Description des tableaux. Cliquez sur le titre pour lire la description.
1. Le Triomphe de saint Ignace
Père Giuseppe Mauro, 1734, huile sur toile.

La toile, placée sur l’autel central de l’église, est signée et datée en bas à droite. L’auteur est Giuseppe Mauro, la date de réalisation est 1734. La réalisation de ce tableau correspond à la phase finale des travaux de reconstruction de l’église après le tremblement de terre, menée selon un projet attribué à Rosario Gagliardi.
La toile s’inscrit pleinement dans l’idéologie jésuite qui visait à diffuser la foi catholique à travers la mission universelle. Elle représente au centre, en position surélevée, le saint fondateur de l’ordre, saint Ignace, suspendu sur un nuage qui projette son ombre vers le bas. Ignace est entouré d’une auréole dorée ; de la main droite, il montre l’emblème de l’ordre, un disque rayonnant portant (l’anagramme) du monogramme du Christ, et de la main gauche, un livre portant l’inscription : Ad maiorem Dei gloriam. À gauche, un ange tient un cartouche qui exprime pleinement la vocation missionnaire de l’ordre et nous explique la signification même du tableau : « Coelo affixus sed terris omnibus sparsus » (attaché au ciel mais répandu sur toutes les terres).
Dans le registre inférieur, autour d’un globe terrestre posé sur un socle, se trouvent les personnifications des continents alors connus : l’Europe et l’Asie, au premier plan à gauche et à droite, tandis que l’Afrique et l’Amérique sont à l’arrière-plan et dans la pénombre. Le rôle prépondérant de l’Europe est souligné par la couronne et le sceptre qui la placent en tant que guide du monde. À ses pieds, la tiare pontificale, centrale et dominante par rapport aux couronnes des Habsbourg et de France, affirme la suprématie de l’Église catholique sur le pouvoir temporel.

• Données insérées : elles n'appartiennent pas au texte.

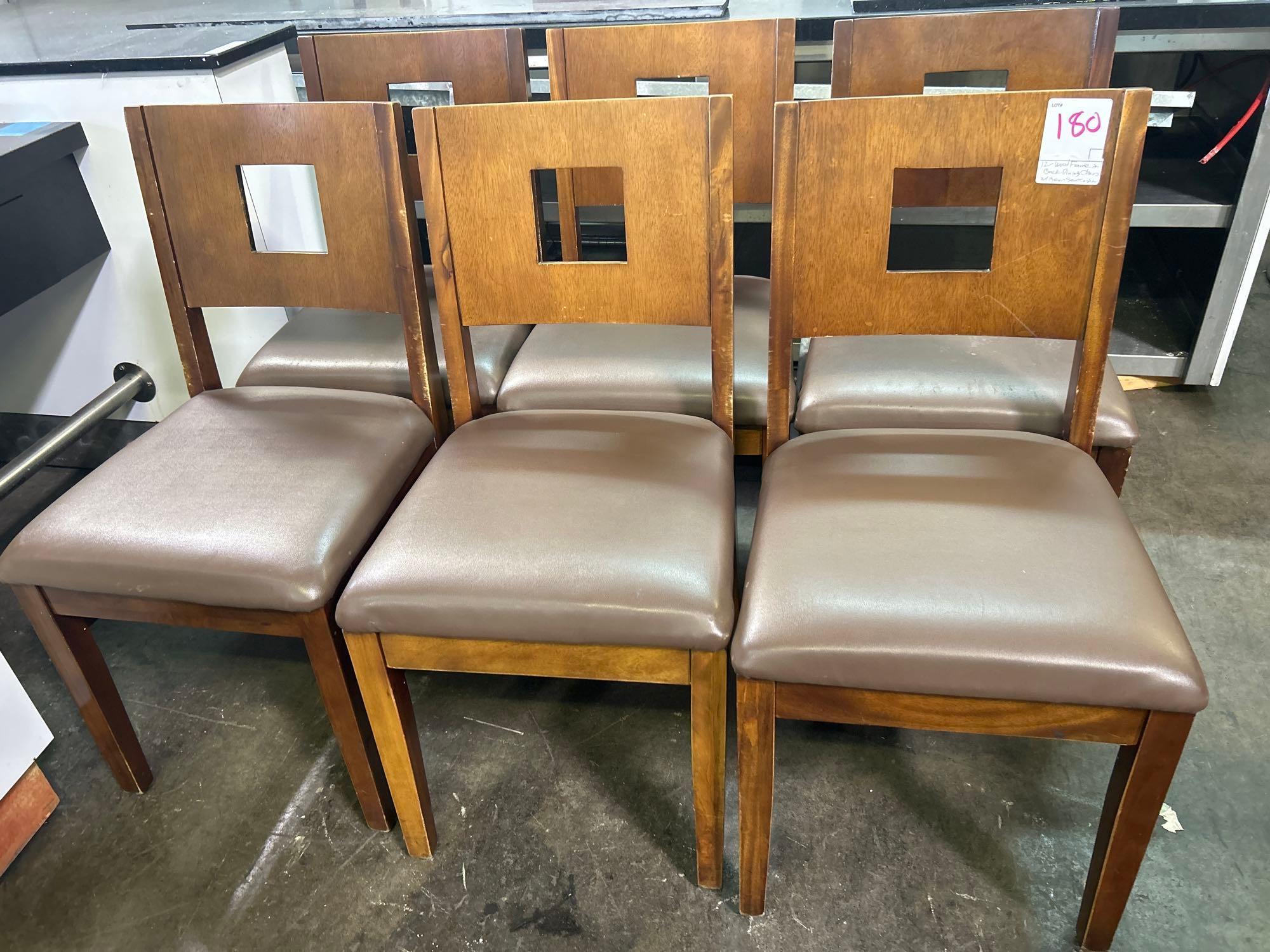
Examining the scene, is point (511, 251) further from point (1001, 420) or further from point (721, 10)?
point (721, 10)

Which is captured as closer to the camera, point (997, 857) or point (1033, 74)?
point (997, 857)

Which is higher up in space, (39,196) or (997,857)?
(39,196)

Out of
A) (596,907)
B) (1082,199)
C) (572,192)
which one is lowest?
(596,907)

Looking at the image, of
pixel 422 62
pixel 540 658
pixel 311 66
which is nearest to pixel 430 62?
pixel 422 62

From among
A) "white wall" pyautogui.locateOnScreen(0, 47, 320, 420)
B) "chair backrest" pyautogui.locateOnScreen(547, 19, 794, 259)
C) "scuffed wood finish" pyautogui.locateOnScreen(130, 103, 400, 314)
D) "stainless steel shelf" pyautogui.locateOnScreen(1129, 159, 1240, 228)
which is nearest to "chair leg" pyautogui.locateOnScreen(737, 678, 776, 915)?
"scuffed wood finish" pyautogui.locateOnScreen(130, 103, 400, 314)

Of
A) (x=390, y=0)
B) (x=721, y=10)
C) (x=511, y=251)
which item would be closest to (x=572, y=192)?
(x=511, y=251)

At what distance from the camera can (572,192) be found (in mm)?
1674

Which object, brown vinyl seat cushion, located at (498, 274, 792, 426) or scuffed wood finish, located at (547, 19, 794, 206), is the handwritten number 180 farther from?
scuffed wood finish, located at (547, 19, 794, 206)

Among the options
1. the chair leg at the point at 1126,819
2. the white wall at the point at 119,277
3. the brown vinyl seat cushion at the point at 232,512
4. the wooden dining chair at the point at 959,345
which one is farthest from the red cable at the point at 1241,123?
the white wall at the point at 119,277

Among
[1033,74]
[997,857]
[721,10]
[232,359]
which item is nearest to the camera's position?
[997,857]

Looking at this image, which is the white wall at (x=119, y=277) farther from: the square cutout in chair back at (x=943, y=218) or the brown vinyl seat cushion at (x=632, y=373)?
the square cutout in chair back at (x=943, y=218)

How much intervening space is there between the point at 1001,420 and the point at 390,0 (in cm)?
215

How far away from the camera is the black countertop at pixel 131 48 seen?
5.35ft

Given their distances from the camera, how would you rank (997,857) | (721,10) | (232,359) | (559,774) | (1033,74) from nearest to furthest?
(997,857) < (559,774) < (1033,74) < (232,359) < (721,10)
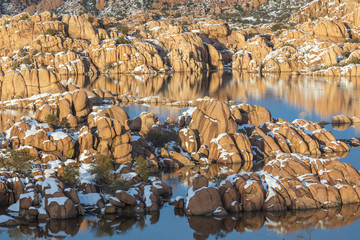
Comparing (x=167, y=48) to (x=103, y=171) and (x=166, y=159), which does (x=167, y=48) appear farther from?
(x=103, y=171)

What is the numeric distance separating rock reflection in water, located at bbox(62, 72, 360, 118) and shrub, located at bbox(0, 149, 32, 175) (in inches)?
1840

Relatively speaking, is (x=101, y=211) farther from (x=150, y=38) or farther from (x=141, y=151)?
(x=150, y=38)

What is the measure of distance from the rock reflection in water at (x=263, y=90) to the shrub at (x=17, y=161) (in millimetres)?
46730

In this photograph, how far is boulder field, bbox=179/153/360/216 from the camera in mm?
28797

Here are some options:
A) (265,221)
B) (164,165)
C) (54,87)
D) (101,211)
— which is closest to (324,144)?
(164,165)

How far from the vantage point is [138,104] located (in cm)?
7931

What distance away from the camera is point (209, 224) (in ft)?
89.8

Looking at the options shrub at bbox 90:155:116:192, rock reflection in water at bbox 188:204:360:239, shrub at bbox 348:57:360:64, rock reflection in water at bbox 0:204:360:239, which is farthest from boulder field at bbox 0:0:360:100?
rock reflection in water at bbox 0:204:360:239

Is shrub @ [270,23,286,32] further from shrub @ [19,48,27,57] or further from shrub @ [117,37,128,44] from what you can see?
shrub @ [19,48,27,57]

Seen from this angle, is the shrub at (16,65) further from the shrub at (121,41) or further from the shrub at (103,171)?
the shrub at (103,171)

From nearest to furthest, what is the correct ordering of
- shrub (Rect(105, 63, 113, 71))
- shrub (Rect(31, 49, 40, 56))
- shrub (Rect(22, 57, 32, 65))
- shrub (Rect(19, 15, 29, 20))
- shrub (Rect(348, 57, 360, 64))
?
shrub (Rect(348, 57, 360, 64)) → shrub (Rect(22, 57, 32, 65)) → shrub (Rect(31, 49, 40, 56)) → shrub (Rect(105, 63, 113, 71)) → shrub (Rect(19, 15, 29, 20))

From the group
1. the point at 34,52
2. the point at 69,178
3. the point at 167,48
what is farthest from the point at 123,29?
the point at 69,178

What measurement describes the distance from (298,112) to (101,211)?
4682 centimetres

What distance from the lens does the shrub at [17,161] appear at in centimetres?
3256
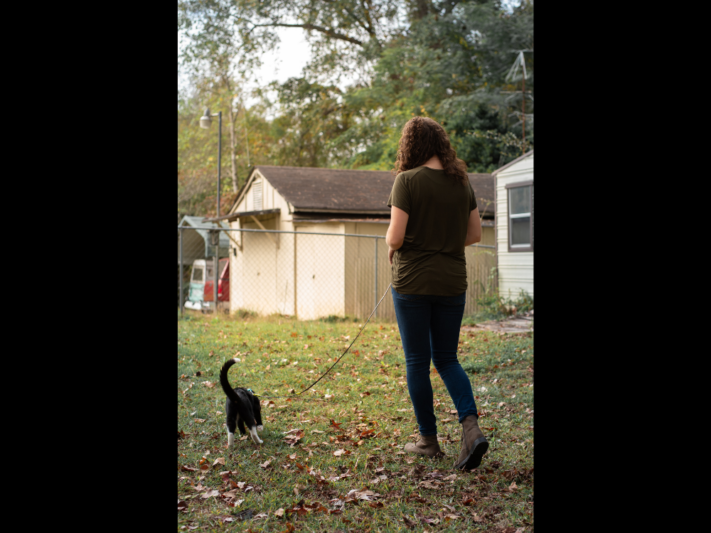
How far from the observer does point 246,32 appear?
25.3m

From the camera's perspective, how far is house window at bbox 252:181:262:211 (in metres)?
15.9

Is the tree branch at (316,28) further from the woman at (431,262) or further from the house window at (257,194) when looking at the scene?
the woman at (431,262)

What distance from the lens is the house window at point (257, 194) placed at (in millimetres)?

À ses pieds, deux cornes d’abondance, débordant de fruits et de bijoux, symbolisent la richesse des deux continents. L’Afrique et l’Amérique reprennent, comme les deux autres continents, les attributs typiques décrits dans l’Iconologie de Ripa. En Afrique, la nudité symbolise la rareté des matières premières, tandis que la défense d’éléphant représente l’animal typique de ce continent. L’Amérique est elle aussi nue, avec une signification analogue à celle de l’Afrique, et porte les costumes traditionnels, avec arc et flèche. Le tableau reprend, sous une forme réduite et simplifiée, des thèmes développés par l’ordre des jésuites à Rome, dans l’église mère, où prévaut un ton solennel et eurocentrique.
*Ignace est né à Loyola, en Espagne, en 1491 ; en 1534, il fonda la Compagnie de Jésus dans un but missionnaire et d’obéissance totale au pape. Il mourut à Rome en 1556 et fut canonisé par le pape Grégoire XV en 1622.

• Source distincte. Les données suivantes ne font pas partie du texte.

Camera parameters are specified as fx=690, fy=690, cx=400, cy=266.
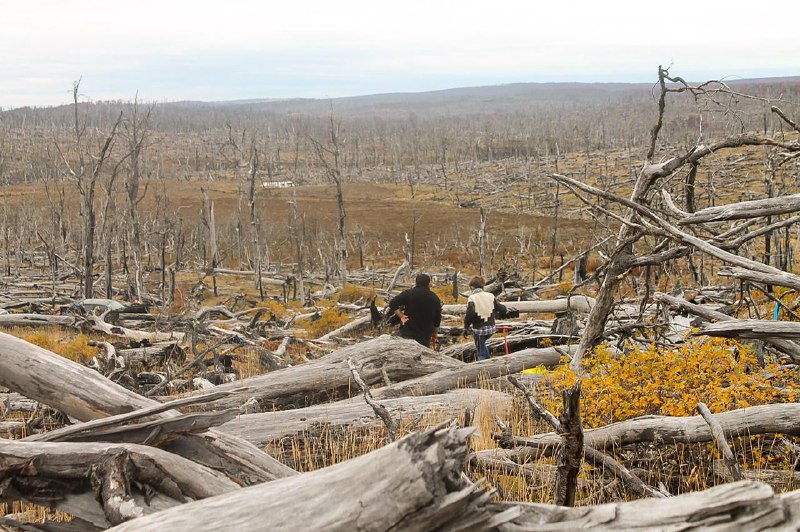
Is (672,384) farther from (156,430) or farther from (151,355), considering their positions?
(151,355)

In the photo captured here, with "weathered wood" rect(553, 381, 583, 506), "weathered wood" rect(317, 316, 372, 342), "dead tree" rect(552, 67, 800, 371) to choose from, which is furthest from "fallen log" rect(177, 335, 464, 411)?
"weathered wood" rect(317, 316, 372, 342)

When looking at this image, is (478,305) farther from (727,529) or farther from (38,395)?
(727,529)

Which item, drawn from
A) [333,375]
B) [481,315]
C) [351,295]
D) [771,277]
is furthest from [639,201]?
[351,295]

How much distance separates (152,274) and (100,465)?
123 ft

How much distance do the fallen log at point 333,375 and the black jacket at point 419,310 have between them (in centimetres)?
93

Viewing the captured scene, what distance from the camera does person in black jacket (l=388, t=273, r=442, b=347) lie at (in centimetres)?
965

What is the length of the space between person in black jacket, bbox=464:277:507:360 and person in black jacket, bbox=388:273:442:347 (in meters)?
0.70

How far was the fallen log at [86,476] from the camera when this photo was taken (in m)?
3.29

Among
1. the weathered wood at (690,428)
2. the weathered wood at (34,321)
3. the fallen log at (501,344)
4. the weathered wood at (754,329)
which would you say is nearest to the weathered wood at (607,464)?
the weathered wood at (690,428)

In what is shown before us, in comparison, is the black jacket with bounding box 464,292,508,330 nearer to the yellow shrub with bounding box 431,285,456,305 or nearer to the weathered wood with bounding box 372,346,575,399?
the weathered wood with bounding box 372,346,575,399

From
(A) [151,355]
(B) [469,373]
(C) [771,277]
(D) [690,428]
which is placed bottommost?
(A) [151,355]

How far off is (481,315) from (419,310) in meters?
1.09

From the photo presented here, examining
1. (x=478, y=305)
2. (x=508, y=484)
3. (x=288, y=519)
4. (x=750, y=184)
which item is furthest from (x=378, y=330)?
(x=750, y=184)

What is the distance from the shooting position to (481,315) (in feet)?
33.5
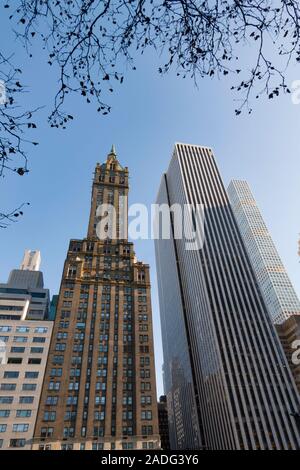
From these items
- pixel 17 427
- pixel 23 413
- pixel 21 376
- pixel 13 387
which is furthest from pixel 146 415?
pixel 13 387

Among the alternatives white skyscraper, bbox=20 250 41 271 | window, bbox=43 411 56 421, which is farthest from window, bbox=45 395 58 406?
white skyscraper, bbox=20 250 41 271

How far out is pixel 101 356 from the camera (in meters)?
61.3

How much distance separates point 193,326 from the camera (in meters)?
110

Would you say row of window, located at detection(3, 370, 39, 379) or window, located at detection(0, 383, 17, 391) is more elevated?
row of window, located at detection(3, 370, 39, 379)

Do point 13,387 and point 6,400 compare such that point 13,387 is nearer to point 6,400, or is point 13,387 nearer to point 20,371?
point 6,400

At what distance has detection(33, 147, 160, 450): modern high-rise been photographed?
2002 inches

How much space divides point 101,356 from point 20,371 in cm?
1768

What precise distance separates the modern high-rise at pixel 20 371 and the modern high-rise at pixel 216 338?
48790 mm

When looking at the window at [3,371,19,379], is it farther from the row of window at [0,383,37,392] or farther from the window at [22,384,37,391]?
the window at [22,384,37,391]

2. Saint François Xavier baptisant des Asiatiques
Anonyme, XVIIIe siècle, huile sur toile.

La toile, située dans le bras droit du transept de l’église du Soccorso, n’est pas signée mais présente, tant par sa composition formelle que par l’éclat de ses couleurs, des similitudes avec Le Triomphe de saint Ignace ; c’est pourquoi Giorgio Flaccavento l’a attribuée à Giuseppe Mauro. Ces deux œuvres s’inscrivent dans la tradition chromatique de Solimena, peintre napolitain dont les techniques de composition se sont répandues au XVIIIe siècle dans le sud de l’Italie. Saint François Xavier, ami de saint Ignace, fut le premier à diffuser le christianisme en Asie, jusqu’en Chine et au Japon. Il est représenté en haut à droite, aux côtés d’un confrère tenant une croix, tandis qu’il baptise un homme et une femme vêtus d’habits élégants. Au sol, près des fonts baptismaux, une couronne laisse supposer que les baptisés pourraient être des personnages de haut rang. Les figures isolées, rendues avec des couleurs vives et des formes plastiques, sont mises en valeur par des drapés vigoureux. Les vêtements élégants des personnages, traités avec un souci du détail dans certains détails tels que l’étole de François Xavier ou les arabesques de la femme au premier plan, reprennent l’élégance des atours d’Europe et d’Asie dans le Triomphe de saint Ignace.
Né en 1506 dans la noble famille basque des Xavier en Navarre, François s’installa à Paris en 1525 pour poursuivre ses études, obtenant le titre de magister artium. À Paris, il côtoya Ignace de Loyola, son camarade d’études et de logement. Il résista longtemps à la grande attraction qu’Ignace et son choix exerçaient sur lui, jusqu’à ce qu’en 1534, le jour de l’Assomption, il se retrouve lui aussi avec les premiers jésuites à Montmartre pour se consacrer à Dieu pour toujours.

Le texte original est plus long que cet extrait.